___ FRAGMENTO PARA LEER ___

Quiero traer aquí una vieja historia, una historia real o que tal vez sucedió en un sueño, pero tiendo a pensar que era real a la manera cortazariana: era convencidamente literaria. Era un día de febrero de 1984. Yo en aquel entonces era profesor de Literatura Española en un instituto de Bachillerato situado en Berga, a ciento y pocos kilómetros al norte de Barcelona. Toda la vida en Berga giraba –en mis recuerdos- y gira –en la realidad- en torno a las insólitas fiestas de la Patum. Uno llega a aquella ciudad y la primera pregunta que te hacen es que si conoces la Patum. Pues no. Ya verás cuando llegue... –te espetan-. Berga es una ciudad industriosa y limpia, pero habitualmente aburrida. Se diría que dormita en el sopor del recuerdo de cuatro días que aparecen luminosos como una conjunción de planetas, que se produce regularmente cada año, en torno a la fiesta del Corpus. Berga es una ciudad de provincias, rodeada de un bello entorno montañoso. Está al pie de las montañas del prepirineo y junto al llano. Se diría rodeada de un circo vesubiano.

___

OBJETIVO DE LA TAREA :: Prosiga el relato anterior sobre Berga y las fiestas de la Patum a partir de su última oración.

___ MATERIAL PRESENTADO ___

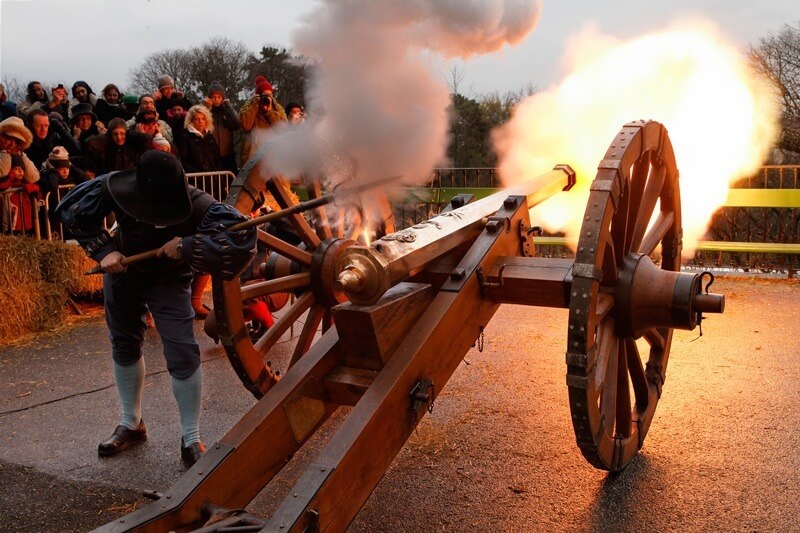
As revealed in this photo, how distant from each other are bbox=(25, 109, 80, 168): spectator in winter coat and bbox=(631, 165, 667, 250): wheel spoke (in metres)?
6.52

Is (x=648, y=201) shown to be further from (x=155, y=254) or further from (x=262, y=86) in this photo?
(x=262, y=86)

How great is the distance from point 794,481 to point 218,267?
9.26 ft

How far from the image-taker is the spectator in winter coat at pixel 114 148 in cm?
756

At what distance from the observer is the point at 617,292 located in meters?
3.22

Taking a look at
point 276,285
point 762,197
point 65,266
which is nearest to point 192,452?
point 276,285

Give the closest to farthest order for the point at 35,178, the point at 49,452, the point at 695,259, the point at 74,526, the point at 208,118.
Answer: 1. the point at 74,526
2. the point at 49,452
3. the point at 35,178
4. the point at 208,118
5. the point at 695,259

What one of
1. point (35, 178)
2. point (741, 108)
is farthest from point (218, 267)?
point (35, 178)

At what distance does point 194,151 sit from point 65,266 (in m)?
2.33

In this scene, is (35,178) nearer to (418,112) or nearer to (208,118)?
(208,118)

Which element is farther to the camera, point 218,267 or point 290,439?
point 218,267

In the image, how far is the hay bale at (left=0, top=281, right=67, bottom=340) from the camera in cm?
648

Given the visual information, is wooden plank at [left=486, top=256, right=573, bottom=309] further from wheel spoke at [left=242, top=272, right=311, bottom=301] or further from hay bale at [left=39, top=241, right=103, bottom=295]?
hay bale at [left=39, top=241, right=103, bottom=295]

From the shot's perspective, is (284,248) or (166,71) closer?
(284,248)

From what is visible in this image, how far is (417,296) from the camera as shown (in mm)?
2938
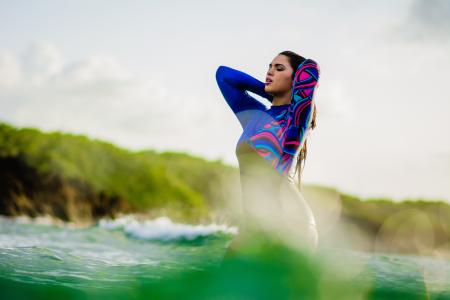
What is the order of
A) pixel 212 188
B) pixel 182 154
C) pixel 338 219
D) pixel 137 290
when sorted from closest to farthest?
pixel 137 290, pixel 338 219, pixel 212 188, pixel 182 154

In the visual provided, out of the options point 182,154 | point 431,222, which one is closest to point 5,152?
point 182,154

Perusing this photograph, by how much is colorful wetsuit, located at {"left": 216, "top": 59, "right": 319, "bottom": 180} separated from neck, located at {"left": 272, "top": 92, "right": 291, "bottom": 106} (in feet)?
0.21

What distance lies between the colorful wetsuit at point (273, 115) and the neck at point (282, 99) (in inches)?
2.6

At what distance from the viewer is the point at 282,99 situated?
383cm

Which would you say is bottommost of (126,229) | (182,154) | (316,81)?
(126,229)

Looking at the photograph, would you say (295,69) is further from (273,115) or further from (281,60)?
(273,115)

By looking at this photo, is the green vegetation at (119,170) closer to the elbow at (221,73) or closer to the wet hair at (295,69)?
the elbow at (221,73)

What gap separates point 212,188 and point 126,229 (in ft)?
51.9

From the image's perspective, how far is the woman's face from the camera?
376 cm

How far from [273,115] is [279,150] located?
1.27ft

___

RESPUESTA REDACTADA ::
Berga. Febrero de 1984. El profesor paró la clase y dio la noticia: Julio Cortázar ha muerto. Ayer domingo doce ha muerto en París el escritor fantástico, el poeta inigualable Julio Cortázar. Ninguno de los alumnos sabía demasiado bien quién era Julio Cortázar, pero para eso el profesor iba preparado y les leyó algunos relatos de Historias de Cronopios y de Famas, La vuelta al día en ochenta mundos y Rayuela. Aquellos eran tiempos en que los alumnos todavía tenían sensibilidad literaria, y poco a poco el mundo y las imágenes recurrentes de Cortázar fueron atrayéndoles. Les había fotocopiado el famoso capítulo 69 de Rayuela, que fue leído con regocijo varias veces, tras el inicial desconcierto. Apenas el le amalaba el noema... Les gustó especialmente el relato de Pérdida y recuperación del pelo en que se atacaba de raíz la tendencia horriblemente creciente ya en aquel lejano 1984 del pragmatismo. También gustó Conducta en los velorios y Tía en dificultades... La clase pasó como un suspiro y todos se contagiaron de un aire cortazariano que nos animaba a convertirnos en un poco absurdos. ¿Y si le hacemos un homenaje? ¡¡¡¡Vale!!!! –gritaron todos. Pero ha de ser algo público. Algo difícil de olvidar. Nos dimos un tiempo para traer ideas. De aquella clase salió un grupo de chicas que se animaron a quedarse entre dos y tres de la tarde, una vez acabado el horario escolar, a leer y comentar la novela Rayuela.
Al día siguiente, el profesor les propuso lo que sería el eje del homenaje. Tenía que ver con su antipragmatismo y con las flores. La base era un happening que el mismo Cortázar sugiere en uno de sus libros, creo que en La vuelta al día en ochenta mundos. Se lo expliqué con detalle y la idea les entusiasmó. Sería el viernes 17 a las cinco cuarenta y cinco de la tarde. Lugar, el centro de Berga, al lado de la ferretería Sistachs, allí donde el tráfico era más denso porque era un importante cruce de vías de salida y entrada en Berga. Allí era nuestro punto de reunión, y todos habrían de llevar una margarita.
Nos prometimos que nuestro proyecto era totalmente secreto, que nadie debería hablar de él fuera de clase. Sería un bombazo.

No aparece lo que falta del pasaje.